WASHINGTON - The Office of the Comptroller of the Currency warned national banks Friday that lax internal controls, such as ineffective audits, are contributing to losses and even failures.

"Recent examinations have identified an increasing number of audit and internal control deficiencies at many national banks," according to an advisory letter from the agency to bank chief executives, directors, and examiners. "Some of these deficiencies have caused significant operating losses and led to bank failures."

Mark O'Dell, deputy comptroller for core policy, in an interview Friday would not discuss specific banks or instances of losses that have been publicized recently.

"We've been seeing an increase in the number of lapses in basic internal controls and audit coverage over the last year," he said. "Have they contributed to some of our problem institutions? I would have to say yes. They weren't the primary cause, but they have shown up in all the major problems we have seen in the last year."

However, Mr. O'Dell emphasized that the number of troubled institutions remains low thanks to the healthy economy. One national bank has failed this year, and three went under last year.

Though agency officials have been stressing the importance of strong internal controls for years, this is their first formal advisory on the topic in recent memory. The advisory said all safety-and-soundness exams will now include a formal review of internal audit papers as well as discussions with directors about their audit and control programs.

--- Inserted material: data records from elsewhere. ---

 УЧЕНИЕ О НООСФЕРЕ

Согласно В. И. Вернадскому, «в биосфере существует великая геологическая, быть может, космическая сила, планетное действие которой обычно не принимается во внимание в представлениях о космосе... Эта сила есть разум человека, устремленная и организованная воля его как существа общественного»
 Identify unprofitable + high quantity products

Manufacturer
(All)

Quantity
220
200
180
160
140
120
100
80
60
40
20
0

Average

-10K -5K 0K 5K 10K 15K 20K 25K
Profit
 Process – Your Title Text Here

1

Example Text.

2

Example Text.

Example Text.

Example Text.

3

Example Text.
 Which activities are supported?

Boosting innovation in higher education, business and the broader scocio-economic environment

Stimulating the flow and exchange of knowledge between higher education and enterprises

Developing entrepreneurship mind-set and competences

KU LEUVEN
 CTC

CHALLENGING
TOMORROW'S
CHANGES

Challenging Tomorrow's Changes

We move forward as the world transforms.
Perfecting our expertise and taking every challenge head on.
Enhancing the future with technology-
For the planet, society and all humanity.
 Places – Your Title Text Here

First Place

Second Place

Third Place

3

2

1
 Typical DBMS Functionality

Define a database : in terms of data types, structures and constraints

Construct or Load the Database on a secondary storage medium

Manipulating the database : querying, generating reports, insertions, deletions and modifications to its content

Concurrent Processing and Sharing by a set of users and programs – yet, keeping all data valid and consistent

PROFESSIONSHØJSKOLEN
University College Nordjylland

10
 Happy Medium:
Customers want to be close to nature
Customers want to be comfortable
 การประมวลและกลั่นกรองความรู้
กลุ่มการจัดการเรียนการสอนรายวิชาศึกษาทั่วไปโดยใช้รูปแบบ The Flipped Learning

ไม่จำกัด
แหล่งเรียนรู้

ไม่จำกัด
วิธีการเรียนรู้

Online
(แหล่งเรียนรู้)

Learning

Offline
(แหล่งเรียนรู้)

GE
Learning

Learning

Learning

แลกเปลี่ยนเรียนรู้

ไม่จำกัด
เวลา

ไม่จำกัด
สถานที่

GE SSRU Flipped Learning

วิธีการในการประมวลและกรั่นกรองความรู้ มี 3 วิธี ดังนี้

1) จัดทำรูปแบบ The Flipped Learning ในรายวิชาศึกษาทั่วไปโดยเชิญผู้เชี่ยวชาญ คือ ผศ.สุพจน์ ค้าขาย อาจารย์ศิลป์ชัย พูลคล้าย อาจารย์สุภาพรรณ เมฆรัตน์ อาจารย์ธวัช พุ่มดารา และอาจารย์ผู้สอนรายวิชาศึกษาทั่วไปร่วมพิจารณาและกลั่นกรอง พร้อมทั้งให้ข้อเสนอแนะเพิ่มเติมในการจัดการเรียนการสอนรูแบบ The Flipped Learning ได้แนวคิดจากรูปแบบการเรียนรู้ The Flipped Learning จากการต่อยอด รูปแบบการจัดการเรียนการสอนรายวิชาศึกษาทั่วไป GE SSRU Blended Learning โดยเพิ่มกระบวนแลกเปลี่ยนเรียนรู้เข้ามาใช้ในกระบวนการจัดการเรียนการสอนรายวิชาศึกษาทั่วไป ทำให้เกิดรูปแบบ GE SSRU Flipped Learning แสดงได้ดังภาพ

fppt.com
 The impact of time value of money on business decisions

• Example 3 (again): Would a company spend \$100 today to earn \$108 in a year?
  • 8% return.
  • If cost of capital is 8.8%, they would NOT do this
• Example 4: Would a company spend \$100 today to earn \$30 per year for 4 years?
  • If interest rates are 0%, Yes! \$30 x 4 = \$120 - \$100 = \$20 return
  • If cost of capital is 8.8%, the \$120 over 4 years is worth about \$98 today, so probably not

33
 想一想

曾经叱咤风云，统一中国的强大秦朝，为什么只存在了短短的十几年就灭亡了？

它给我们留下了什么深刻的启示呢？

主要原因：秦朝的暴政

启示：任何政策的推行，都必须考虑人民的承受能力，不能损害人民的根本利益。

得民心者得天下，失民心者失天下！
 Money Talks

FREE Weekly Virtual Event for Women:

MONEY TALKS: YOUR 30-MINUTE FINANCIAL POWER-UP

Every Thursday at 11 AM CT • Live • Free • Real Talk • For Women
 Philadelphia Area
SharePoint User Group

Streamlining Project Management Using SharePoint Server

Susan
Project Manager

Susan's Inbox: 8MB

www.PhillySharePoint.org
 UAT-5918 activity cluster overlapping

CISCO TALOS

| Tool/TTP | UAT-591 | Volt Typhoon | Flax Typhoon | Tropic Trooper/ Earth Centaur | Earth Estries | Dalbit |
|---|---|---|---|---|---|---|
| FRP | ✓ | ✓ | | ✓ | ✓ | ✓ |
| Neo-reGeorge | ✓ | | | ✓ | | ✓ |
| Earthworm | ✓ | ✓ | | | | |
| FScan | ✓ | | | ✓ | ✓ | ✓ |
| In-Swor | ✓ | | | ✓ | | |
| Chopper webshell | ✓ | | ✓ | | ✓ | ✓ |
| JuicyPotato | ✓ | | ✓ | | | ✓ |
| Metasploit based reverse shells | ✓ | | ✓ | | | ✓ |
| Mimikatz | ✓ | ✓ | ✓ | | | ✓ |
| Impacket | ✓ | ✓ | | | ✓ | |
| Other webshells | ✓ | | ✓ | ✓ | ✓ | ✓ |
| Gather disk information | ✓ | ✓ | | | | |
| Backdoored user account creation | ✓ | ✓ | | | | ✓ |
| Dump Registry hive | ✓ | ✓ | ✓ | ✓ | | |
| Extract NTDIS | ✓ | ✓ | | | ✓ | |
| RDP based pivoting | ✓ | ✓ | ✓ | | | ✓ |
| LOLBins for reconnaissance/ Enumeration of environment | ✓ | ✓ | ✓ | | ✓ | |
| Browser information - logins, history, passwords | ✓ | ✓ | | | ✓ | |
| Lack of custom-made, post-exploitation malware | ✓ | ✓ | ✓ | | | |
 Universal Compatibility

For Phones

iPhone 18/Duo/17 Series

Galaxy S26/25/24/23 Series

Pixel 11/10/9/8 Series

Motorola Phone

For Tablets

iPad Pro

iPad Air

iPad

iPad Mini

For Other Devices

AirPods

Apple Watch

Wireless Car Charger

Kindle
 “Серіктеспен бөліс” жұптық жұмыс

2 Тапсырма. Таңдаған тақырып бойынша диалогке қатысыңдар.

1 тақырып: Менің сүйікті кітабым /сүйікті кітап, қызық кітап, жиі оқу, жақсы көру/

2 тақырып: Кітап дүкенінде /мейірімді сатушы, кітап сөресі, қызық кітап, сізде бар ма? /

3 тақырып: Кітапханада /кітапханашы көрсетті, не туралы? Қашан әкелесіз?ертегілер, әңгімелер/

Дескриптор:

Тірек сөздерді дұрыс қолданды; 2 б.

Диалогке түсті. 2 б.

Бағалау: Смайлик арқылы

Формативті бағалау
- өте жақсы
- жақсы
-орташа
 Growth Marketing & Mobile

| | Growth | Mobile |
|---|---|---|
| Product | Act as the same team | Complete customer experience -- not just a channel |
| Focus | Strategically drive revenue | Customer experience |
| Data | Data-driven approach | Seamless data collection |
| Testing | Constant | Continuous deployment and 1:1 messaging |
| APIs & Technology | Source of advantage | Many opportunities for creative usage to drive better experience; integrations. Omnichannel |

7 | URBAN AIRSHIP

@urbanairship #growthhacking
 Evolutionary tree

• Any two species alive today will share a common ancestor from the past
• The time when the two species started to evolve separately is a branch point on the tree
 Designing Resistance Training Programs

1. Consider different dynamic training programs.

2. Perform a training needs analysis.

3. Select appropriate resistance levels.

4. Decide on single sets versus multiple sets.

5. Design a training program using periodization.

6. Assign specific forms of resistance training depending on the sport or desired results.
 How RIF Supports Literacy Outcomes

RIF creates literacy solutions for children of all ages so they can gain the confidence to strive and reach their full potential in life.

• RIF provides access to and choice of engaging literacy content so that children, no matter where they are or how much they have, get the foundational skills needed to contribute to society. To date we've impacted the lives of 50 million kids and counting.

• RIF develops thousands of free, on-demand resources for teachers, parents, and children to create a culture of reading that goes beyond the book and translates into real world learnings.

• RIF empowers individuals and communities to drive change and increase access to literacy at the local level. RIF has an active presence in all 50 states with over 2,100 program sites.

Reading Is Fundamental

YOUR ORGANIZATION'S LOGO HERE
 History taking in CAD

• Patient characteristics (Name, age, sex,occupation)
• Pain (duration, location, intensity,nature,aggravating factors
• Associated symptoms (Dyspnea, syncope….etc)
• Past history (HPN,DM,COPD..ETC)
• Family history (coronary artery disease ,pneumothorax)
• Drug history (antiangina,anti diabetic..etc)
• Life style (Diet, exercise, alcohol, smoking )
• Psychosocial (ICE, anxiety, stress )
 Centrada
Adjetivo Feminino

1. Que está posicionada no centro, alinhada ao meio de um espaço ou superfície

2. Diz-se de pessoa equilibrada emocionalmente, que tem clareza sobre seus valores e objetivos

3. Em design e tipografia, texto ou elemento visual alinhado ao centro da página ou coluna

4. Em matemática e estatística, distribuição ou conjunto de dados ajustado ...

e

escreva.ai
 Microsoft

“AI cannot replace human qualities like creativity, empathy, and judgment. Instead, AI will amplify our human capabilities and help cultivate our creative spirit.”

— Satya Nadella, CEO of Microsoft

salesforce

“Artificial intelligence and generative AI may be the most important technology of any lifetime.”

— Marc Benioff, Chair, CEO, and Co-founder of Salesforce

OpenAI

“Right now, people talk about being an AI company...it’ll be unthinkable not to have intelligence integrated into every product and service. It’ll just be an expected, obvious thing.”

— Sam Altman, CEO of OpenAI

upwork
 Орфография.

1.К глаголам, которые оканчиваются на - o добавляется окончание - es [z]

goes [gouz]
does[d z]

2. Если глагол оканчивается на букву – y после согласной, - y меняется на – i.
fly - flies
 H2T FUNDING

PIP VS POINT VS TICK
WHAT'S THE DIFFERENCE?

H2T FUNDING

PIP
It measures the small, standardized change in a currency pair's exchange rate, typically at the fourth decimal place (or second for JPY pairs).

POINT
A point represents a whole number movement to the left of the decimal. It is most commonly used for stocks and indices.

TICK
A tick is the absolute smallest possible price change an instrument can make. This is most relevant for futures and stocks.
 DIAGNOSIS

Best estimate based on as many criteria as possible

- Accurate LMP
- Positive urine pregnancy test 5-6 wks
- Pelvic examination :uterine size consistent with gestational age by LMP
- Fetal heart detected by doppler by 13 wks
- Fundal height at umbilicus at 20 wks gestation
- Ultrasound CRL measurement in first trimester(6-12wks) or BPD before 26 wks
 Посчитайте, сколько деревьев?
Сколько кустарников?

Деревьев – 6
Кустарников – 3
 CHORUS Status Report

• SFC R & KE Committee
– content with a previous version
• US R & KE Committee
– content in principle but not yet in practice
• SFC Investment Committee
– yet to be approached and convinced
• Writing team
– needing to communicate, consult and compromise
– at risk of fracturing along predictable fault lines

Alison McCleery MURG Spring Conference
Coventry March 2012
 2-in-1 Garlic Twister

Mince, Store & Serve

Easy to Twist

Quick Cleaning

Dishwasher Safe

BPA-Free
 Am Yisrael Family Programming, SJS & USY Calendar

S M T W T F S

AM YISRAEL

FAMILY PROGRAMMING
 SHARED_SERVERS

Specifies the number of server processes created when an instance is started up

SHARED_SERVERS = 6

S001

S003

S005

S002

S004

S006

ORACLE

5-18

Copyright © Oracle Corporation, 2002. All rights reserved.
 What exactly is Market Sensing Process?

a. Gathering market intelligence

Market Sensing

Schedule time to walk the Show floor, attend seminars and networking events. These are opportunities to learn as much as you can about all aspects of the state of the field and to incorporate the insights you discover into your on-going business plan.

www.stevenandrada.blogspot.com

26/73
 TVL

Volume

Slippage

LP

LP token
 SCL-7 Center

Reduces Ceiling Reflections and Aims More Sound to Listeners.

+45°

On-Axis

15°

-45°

"We are emphasizing the need for strong audit and internal controls to get ahead of the curve," Mr. O'Dell said. "It's the right time to do it - when things are going well. We don't want to wait until external factors magnify internal problems."

According to the advisory, "new products, services, delivery channels, and other rapid changes taking place in the banking environment" make it "increasingly important that bank managers and directors heighten their oversight of audit and control systems to ensure that they are effective."

By the end of July, the agency said it would mail bankers updates of the Comptroller's Handbook, which formally relays agency policies and procedures to supervisors and bankers. However, the new guidance can be viewed now at www.occ.treas.gov.

The agency said a bank's size, complexity, and risk profile will be taken into consideration when examiners rate internal controls. Programs will be rated "strong," "satisfactory," and "weak" in exam reports and will be incorporated into Camels ratings as well as the banks risk assessment rating.